■ EXERCISE PROMPT: Copy out every one of the records below word for word, keeping each line as it stands.

--------------------------------------------------

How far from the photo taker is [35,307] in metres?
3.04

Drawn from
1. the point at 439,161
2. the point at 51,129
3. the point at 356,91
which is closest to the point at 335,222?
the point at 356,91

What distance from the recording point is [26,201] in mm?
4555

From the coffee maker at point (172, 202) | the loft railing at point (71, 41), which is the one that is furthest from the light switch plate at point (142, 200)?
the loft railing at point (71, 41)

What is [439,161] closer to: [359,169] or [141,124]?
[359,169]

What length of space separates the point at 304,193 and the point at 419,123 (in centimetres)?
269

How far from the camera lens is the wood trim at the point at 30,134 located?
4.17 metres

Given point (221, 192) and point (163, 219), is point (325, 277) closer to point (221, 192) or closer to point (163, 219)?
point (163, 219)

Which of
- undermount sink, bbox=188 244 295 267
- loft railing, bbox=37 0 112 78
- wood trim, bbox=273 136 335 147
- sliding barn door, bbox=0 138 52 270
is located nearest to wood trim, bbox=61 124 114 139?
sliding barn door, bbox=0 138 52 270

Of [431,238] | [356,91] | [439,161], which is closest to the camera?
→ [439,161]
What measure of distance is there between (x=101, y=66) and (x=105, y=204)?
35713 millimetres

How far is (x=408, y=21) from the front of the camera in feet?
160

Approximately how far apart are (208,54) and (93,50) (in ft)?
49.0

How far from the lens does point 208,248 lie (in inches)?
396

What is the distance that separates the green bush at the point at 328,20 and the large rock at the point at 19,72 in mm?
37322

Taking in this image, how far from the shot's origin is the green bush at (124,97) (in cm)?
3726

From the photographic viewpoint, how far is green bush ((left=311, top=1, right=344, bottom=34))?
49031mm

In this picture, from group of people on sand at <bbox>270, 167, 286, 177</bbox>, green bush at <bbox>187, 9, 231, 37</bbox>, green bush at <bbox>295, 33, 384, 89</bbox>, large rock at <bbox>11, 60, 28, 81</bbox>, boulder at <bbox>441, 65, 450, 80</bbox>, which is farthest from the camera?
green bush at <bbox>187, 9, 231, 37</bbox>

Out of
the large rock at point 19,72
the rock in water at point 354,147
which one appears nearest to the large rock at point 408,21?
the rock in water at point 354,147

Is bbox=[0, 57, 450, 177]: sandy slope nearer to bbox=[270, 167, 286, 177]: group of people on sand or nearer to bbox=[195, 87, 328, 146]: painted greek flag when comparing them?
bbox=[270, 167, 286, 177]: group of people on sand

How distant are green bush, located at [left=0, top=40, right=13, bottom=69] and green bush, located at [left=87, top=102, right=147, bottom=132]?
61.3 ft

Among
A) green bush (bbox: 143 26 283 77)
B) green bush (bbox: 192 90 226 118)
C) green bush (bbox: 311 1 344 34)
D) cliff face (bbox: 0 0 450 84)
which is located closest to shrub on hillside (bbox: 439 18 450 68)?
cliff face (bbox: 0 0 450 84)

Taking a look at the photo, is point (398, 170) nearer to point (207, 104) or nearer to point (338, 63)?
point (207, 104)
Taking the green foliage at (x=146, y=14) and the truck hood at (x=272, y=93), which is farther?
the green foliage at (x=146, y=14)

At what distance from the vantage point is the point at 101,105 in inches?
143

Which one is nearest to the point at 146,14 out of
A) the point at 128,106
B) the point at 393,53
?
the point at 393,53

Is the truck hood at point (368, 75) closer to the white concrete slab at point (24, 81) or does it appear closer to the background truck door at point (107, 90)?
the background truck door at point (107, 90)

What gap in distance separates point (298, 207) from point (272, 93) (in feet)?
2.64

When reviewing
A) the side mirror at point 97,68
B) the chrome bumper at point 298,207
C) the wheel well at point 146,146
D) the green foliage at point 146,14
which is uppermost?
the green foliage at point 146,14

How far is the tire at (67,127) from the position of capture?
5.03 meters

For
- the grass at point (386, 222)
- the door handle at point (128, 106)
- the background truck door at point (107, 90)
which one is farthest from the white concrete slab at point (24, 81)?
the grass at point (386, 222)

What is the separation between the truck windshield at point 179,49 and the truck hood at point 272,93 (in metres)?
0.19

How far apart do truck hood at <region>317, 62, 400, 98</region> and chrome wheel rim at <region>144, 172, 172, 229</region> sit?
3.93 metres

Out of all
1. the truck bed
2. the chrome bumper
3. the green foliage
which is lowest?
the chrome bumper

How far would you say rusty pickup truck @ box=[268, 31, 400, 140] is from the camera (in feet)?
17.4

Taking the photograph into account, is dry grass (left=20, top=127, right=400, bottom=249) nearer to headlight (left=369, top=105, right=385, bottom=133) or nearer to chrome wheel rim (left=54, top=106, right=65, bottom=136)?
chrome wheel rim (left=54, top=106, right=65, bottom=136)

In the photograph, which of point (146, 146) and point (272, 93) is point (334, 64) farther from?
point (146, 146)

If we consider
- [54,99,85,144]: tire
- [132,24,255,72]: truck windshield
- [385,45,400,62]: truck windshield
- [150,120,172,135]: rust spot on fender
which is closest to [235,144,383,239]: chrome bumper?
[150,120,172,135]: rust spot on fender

--------------------------------------------------

■ REPLY:
How far from the photo taker is [35,307] in metres?
3.04

Drawn from
1. the point at 439,161
2. the point at 51,129
3. the point at 356,91
which is closest to the point at 335,222?
the point at 356,91

What distance from the recording point is [26,201] in mm?
4555

From the coffee maker at point (172, 202) | the loft railing at point (71, 41), which is the one that is furthest from the light switch plate at point (142, 200)?
the loft railing at point (71, 41)

What is [439,161] closer to: [359,169] or [141,124]?
[359,169]

What length of space separates the point at 304,193 and the point at 419,123 (in centimetres)?
269

How far from the camera lens is the wood trim at the point at 30,134 located?
4.17 metres

Given point (221, 192) and point (163, 219), is point (325, 277) closer to point (221, 192) or closer to point (163, 219)?
point (163, 219)

Which of
- undermount sink, bbox=188 244 295 267
- loft railing, bbox=37 0 112 78
- wood trim, bbox=273 136 335 147
- sliding barn door, bbox=0 138 52 270
is located nearest to wood trim, bbox=61 124 114 139?
sliding barn door, bbox=0 138 52 270

Of [431,238] | [356,91] | [439,161], which is closest to the camera?
→ [439,161]
What measure of distance is there between (x=101, y=66) and (x=105, y=204)?
35713 millimetres

How far is (x=408, y=21) from the front of the camera in feet?
160

Approximately how far apart are (208,54) and (93,50) (in ft)?
49.0

How far from the lens does point 208,248 lie (in inches)?
396

What is the distance that separates the green bush at the point at 328,20 and the large rock at the point at 19,72 in mm?
37322

Taking in this image, how far from the shot's origin is the green bush at (124,97) (in cm)?
3726

From the photographic viewpoint, how far is green bush ((left=311, top=1, right=344, bottom=34))?
49031mm

In this picture, from group of people on sand at <bbox>270, 167, 286, 177</bbox>, green bush at <bbox>187, 9, 231, 37</bbox>, green bush at <bbox>295, 33, 384, 89</bbox>, large rock at <bbox>11, 60, 28, 81</bbox>, boulder at <bbox>441, 65, 450, 80</bbox>, which is farthest from the camera?
green bush at <bbox>187, 9, 231, 37</bbox>

Out of
the large rock at point 19,72
the rock in water at point 354,147
which one appears nearest to the large rock at point 408,21?
the rock in water at point 354,147

Is bbox=[0, 57, 450, 177]: sandy slope nearer to bbox=[270, 167, 286, 177]: group of people on sand or nearer to bbox=[195, 87, 328, 146]: painted greek flag when comparing them?
bbox=[270, 167, 286, 177]: group of people on sand

How distant are green bush, located at [left=0, top=40, right=13, bottom=69] and green bush, located at [left=87, top=102, right=147, bottom=132]?
61.3 ft

Among
A) green bush (bbox: 143 26 283 77)
B) green bush (bbox: 192 90 226 118)
C) green bush (bbox: 311 1 344 34)
D) cliff face (bbox: 0 0 450 84)
which is located closest to shrub on hillside (bbox: 439 18 450 68)?
cliff face (bbox: 0 0 450 84)

Taking a look at the photo, is point (398, 170) nearer to point (207, 104) or nearer to point (338, 63)?
point (207, 104)
Taking the green foliage at (x=146, y=14) and the truck hood at (x=272, y=93), which is farther?
the green foliage at (x=146, y=14)

At what distance from the vantage point is the point at 101,105 in inches?
143

Which one is nearest to the point at 146,14 out of
A) the point at 128,106
B) the point at 393,53
?
the point at 393,53

Is the truck hood at point (368, 75) closer to the white concrete slab at point (24, 81) or does it appear closer to the background truck door at point (107, 90)?
the background truck door at point (107, 90)

What gap in distance separates point (298, 207) from point (272, 93) (in feet)?
2.64

When reviewing
A) the side mirror at point 97,68
B) the chrome bumper at point 298,207
C) the wheel well at point 146,146
D) the green foliage at point 146,14
which is uppermost?
the green foliage at point 146,14

How far is the tire at (67,127) from the position of capture?
5.03 meters

For
- the grass at point (386, 222)
- the door handle at point (128, 106)
- the background truck door at point (107, 90)
which one is farthest from the white concrete slab at point (24, 81)?
the grass at point (386, 222)

What is the separation between the truck windshield at point 179,49 and the truck hood at point 272,93 (in metres)?
0.19

How far apart do truck hood at <region>317, 62, 400, 98</region> and chrome wheel rim at <region>144, 172, 172, 229</region> sit?
3.93 metres

Out of all
1. the truck bed
2. the chrome bumper
3. the green foliage
which is lowest?
the chrome bumper

How far would you say rusty pickup truck @ box=[268, 31, 400, 140] is from the camera (in feet)?
17.4

Taking the photograph into account, is dry grass (left=20, top=127, right=400, bottom=249) nearer to headlight (left=369, top=105, right=385, bottom=133) or nearer to chrome wheel rim (left=54, top=106, right=65, bottom=136)?
chrome wheel rim (left=54, top=106, right=65, bottom=136)

In the photograph, which of point (146, 146) and point (272, 93) is point (334, 64) farther from?
point (146, 146)

If we consider
- [54,99,85,144]: tire
- [132,24,255,72]: truck windshield
- [385,45,400,62]: truck windshield
- [150,120,172,135]: rust spot on fender
which is closest to [235,144,383,239]: chrome bumper?
[150,120,172,135]: rust spot on fender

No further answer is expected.